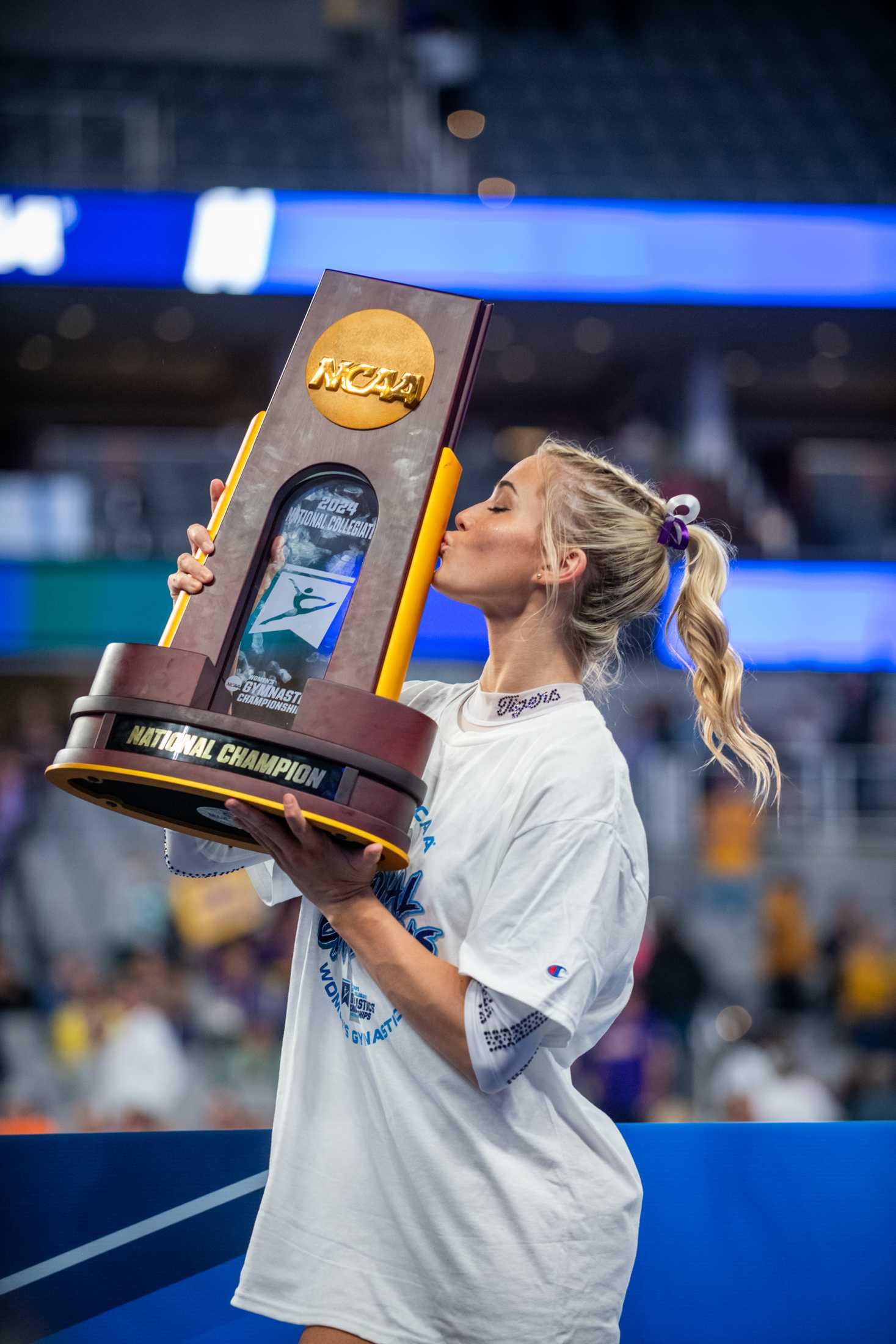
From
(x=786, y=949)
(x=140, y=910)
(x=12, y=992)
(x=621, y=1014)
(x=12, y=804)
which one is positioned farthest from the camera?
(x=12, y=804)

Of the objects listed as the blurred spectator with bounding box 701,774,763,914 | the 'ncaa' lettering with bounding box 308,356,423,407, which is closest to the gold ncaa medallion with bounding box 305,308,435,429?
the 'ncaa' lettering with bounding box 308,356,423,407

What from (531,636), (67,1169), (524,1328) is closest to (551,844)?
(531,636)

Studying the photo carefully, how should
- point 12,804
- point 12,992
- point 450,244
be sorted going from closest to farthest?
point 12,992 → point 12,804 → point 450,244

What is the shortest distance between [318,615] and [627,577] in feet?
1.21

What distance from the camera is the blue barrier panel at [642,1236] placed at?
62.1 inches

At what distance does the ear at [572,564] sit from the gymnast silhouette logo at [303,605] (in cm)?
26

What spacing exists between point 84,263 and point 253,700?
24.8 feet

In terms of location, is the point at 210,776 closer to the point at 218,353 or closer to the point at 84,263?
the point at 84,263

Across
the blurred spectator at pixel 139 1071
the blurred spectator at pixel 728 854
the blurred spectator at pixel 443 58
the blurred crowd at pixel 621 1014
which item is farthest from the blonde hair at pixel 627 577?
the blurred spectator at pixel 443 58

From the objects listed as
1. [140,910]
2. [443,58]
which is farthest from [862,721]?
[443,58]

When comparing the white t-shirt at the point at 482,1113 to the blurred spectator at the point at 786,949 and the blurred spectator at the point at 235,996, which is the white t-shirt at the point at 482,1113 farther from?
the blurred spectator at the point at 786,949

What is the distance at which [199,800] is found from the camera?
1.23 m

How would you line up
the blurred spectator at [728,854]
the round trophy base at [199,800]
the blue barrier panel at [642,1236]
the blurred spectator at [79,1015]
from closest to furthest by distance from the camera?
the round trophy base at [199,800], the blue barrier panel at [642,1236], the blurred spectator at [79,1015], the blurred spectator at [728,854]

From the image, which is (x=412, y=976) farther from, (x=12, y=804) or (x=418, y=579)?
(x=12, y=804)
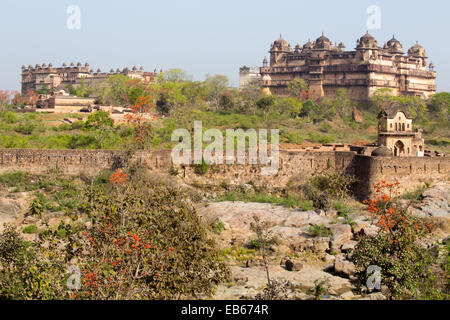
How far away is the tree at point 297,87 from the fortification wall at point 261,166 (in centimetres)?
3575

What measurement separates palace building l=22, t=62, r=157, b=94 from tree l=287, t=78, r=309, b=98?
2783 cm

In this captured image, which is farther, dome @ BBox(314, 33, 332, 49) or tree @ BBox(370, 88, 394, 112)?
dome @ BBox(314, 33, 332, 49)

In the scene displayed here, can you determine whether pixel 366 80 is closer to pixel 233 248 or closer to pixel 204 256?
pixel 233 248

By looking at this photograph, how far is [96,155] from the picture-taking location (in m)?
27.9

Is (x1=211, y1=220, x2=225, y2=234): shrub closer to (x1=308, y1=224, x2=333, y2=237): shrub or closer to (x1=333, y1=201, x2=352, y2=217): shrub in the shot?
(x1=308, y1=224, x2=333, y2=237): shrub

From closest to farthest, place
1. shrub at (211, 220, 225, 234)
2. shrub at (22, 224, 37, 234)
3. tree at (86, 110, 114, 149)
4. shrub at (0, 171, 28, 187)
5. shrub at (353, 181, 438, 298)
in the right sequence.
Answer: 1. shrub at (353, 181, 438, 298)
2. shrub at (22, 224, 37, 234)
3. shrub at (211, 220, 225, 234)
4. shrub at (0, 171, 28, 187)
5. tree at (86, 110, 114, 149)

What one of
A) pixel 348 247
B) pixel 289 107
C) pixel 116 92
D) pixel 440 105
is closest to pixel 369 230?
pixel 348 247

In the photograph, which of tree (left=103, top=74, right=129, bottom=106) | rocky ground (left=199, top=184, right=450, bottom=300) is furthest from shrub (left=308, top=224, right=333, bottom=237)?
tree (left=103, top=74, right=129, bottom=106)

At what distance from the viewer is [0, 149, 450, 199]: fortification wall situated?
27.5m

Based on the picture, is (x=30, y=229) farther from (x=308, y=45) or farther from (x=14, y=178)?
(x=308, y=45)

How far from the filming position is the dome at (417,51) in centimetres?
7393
====
» **Required task**
Repeat exactly the lines above, starting with the line that contains "From closest to farthest, place" and ending with the last line, both included, and nothing else.

» **Result of this exercise**
From closest to farthest, place
1. shrub at (211, 220, 225, 234)
2. shrub at (22, 224, 37, 234)
3. tree at (86, 110, 114, 149)
4. shrub at (0, 171, 28, 187)
5. shrub at (353, 181, 438, 298)
in the right sequence.
Answer: 1. shrub at (353, 181, 438, 298)
2. shrub at (22, 224, 37, 234)
3. shrub at (211, 220, 225, 234)
4. shrub at (0, 171, 28, 187)
5. tree at (86, 110, 114, 149)

What one of
A) pixel 348 247
B) pixel 289 107
C) pixel 116 92
D) pixel 440 105
is closest to pixel 369 230?
pixel 348 247

In the photograph, which of tree (left=103, top=74, right=129, bottom=106) | rocky ground (left=199, top=184, right=450, bottom=300) is furthest from shrub (left=308, top=224, right=333, bottom=237)?
tree (left=103, top=74, right=129, bottom=106)

At what distance from the viewer is [0, 149, 450, 199]: fortification wall situated?
27.5m

Based on the picture, is (x=30, y=229) farther from (x=308, y=45) or farther from (x=14, y=178)?
(x=308, y=45)

How far from the filming position is the dome at (417,51) in centimetres?
7393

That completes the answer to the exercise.